(Problem to work on)
Replace "red shorts" with "maroon shorts" in the material, starting with the line that contains "How big is the" and going on through the line that contains "3.22 meters". Reproduce only those lines, with nothing else altered.

(Data for the task)
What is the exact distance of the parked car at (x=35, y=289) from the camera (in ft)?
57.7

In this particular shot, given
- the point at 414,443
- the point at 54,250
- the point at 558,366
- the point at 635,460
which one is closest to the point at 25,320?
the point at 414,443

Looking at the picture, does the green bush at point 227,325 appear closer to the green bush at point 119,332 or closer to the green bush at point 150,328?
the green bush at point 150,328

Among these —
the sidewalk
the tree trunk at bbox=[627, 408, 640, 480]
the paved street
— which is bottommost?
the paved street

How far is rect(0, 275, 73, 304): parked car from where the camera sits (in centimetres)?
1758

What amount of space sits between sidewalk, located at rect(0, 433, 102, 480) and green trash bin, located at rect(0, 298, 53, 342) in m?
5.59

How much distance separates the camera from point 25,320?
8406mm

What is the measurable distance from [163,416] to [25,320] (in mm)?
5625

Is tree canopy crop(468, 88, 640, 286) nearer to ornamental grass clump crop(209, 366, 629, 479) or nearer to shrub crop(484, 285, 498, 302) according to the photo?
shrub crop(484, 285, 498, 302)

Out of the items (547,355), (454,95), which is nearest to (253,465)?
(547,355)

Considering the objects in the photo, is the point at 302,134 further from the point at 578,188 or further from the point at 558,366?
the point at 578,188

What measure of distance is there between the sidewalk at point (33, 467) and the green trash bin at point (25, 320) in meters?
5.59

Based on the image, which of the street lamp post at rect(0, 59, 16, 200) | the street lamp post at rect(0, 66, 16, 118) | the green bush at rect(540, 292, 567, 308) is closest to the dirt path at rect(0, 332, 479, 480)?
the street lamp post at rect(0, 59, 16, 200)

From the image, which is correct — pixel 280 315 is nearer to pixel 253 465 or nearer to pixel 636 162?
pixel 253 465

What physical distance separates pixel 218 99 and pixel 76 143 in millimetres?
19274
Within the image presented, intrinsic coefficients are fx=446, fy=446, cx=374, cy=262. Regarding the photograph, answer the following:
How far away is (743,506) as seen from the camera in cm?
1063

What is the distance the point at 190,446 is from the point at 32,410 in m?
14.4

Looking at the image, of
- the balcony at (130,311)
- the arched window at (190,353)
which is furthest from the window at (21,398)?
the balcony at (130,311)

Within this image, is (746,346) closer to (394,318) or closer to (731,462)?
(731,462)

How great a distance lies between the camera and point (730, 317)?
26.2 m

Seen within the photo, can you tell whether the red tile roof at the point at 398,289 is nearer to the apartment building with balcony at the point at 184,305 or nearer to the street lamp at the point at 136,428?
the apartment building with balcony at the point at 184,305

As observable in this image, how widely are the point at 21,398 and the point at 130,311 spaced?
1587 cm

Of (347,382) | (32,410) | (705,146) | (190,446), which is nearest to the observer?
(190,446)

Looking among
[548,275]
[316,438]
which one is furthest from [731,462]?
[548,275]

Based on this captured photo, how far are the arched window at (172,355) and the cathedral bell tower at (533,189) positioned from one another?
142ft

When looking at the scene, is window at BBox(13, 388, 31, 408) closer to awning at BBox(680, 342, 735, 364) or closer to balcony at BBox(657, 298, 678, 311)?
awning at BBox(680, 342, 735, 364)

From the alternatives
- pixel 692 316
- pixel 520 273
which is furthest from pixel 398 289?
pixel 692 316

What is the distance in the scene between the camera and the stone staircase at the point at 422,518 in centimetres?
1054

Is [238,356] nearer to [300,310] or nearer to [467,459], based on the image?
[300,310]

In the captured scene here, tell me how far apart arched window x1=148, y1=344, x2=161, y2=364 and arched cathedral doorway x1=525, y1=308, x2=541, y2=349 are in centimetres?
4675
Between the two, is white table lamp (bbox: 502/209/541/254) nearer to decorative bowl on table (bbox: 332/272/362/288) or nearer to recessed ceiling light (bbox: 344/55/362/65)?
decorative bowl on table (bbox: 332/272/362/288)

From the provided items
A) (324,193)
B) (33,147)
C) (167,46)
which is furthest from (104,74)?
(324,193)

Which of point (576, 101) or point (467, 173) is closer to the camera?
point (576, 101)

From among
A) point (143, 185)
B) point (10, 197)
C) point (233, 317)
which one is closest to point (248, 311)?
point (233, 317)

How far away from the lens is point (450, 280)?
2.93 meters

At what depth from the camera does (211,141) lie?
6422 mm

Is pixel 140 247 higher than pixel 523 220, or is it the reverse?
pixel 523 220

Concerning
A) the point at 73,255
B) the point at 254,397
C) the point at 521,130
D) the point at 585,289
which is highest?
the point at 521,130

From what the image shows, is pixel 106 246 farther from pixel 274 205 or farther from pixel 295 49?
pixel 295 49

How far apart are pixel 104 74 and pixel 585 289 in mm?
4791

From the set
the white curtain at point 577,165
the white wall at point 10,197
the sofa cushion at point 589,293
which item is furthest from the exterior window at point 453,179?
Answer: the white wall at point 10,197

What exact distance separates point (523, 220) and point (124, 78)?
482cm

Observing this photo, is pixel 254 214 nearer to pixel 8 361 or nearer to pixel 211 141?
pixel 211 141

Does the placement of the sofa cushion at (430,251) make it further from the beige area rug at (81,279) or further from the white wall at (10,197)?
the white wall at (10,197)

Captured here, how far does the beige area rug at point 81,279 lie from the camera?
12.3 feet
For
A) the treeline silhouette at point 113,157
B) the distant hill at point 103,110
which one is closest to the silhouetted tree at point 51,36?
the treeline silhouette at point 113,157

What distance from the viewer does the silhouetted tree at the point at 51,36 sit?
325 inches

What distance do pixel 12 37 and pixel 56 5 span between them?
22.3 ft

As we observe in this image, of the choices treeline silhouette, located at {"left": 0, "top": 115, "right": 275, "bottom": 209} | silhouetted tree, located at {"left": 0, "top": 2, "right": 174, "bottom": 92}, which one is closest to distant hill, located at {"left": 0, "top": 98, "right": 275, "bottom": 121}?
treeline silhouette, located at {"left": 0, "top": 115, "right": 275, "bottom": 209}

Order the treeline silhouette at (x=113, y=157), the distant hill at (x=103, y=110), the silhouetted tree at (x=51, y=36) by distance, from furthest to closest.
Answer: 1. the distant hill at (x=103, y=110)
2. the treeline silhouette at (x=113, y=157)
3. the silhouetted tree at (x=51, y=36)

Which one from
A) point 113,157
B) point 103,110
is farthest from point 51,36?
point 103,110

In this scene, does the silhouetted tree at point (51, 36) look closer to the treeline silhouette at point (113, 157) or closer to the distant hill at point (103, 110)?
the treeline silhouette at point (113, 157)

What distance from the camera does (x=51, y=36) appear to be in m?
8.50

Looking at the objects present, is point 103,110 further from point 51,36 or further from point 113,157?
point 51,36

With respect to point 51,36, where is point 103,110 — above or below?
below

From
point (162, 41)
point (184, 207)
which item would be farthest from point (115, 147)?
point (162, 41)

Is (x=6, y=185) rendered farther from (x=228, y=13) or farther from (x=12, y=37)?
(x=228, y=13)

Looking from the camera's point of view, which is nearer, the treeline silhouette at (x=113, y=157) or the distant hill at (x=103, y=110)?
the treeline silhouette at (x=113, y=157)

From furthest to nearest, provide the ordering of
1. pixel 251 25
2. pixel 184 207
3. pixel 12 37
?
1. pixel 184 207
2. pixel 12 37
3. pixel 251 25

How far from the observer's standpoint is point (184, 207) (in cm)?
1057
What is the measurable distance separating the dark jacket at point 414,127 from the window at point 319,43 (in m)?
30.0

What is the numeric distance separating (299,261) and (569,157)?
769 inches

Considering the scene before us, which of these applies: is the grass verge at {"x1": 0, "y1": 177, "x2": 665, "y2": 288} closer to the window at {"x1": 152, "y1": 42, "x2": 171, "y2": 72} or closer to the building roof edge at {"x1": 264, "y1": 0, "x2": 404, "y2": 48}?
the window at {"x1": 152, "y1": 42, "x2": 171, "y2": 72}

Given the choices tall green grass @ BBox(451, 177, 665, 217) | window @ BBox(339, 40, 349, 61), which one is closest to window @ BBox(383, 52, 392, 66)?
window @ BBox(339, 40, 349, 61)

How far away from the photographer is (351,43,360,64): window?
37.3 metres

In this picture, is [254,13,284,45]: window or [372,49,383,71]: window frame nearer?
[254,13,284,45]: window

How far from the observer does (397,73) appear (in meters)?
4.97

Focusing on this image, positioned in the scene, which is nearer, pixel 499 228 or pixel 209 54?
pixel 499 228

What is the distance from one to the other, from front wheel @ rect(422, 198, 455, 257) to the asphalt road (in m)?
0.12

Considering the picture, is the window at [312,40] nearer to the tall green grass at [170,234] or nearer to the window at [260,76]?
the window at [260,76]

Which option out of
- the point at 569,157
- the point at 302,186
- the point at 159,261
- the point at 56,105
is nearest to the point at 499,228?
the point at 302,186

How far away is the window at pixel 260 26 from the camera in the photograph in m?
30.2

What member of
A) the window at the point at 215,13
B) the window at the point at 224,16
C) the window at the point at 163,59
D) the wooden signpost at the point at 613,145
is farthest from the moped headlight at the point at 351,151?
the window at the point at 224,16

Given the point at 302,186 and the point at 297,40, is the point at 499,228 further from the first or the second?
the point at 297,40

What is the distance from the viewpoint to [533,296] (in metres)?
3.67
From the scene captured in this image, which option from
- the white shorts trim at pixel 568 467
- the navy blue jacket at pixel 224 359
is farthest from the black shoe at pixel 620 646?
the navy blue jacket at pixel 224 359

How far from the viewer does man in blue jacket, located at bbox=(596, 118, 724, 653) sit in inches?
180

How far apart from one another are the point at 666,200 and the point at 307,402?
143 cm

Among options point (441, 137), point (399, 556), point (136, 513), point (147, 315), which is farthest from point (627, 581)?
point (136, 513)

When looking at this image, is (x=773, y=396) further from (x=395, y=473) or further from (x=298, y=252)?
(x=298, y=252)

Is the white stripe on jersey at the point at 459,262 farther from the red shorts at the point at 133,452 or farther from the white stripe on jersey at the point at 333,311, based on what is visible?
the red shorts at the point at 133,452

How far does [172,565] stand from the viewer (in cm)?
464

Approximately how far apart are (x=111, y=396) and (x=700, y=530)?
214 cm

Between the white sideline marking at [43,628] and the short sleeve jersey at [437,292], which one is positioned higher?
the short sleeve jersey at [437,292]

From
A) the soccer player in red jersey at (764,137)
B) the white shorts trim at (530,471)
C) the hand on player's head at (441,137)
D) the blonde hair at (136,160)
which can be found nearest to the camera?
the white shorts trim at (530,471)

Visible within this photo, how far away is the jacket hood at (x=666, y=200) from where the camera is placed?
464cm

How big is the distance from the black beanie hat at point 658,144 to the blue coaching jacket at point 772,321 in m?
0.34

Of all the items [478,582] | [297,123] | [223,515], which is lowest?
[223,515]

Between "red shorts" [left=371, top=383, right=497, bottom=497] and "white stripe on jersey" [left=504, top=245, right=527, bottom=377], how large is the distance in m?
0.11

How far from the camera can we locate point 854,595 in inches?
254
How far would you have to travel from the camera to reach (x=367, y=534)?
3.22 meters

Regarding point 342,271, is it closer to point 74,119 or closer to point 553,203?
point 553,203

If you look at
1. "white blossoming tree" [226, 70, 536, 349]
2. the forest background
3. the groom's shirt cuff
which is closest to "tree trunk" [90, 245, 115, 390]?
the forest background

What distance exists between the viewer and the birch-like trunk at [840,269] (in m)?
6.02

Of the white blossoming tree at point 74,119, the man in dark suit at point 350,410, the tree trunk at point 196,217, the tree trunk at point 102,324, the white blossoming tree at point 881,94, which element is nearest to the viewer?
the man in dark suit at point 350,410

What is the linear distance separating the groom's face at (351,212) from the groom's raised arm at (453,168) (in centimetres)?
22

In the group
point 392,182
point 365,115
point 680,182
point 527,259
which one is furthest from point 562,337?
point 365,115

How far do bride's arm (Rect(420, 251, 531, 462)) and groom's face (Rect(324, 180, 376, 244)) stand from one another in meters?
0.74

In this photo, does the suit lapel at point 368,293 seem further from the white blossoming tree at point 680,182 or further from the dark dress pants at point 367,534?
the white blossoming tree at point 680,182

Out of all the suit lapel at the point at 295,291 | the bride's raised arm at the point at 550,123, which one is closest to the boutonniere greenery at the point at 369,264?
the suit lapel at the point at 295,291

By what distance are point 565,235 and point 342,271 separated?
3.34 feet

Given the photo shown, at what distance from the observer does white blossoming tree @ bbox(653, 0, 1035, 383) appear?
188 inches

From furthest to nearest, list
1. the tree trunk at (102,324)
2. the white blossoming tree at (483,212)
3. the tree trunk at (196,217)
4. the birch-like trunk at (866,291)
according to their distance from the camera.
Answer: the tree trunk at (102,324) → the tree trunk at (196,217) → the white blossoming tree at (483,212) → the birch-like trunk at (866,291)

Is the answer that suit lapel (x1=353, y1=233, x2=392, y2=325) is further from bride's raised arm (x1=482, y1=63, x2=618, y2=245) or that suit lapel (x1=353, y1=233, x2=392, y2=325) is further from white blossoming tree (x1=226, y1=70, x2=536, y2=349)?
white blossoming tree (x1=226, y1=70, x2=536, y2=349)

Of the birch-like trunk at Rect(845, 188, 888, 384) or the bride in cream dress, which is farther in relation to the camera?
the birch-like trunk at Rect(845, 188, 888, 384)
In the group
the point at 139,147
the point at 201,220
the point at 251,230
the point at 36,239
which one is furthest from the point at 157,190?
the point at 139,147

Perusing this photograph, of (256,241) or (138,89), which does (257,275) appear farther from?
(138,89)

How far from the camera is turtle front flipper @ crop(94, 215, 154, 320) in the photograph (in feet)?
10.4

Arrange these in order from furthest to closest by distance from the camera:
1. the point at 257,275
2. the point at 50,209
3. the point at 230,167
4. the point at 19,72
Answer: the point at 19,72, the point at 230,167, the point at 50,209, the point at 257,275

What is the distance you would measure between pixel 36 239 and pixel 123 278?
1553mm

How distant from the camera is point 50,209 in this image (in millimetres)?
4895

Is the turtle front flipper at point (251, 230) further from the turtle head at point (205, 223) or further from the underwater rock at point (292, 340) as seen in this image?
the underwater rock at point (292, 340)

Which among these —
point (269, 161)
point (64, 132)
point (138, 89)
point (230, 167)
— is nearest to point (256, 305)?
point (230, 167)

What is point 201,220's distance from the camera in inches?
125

(The response)
How big is the distance from the black beanie hat at point 658,144 to the blue coaching jacket at point 772,321 in m?
0.34

Of all the items [478,582] | [297,123] | [223,515], which is lowest?
[223,515]

Between "maroon shorts" [left=371, top=383, right=497, bottom=497] and "white stripe on jersey" [left=504, top=245, right=527, bottom=377], how large is the distance in m?
0.11

How far from the camera can we locate point 854,595 in inches?
254
How far would you have to travel from the camera to reach (x=367, y=534)?
3.22 meters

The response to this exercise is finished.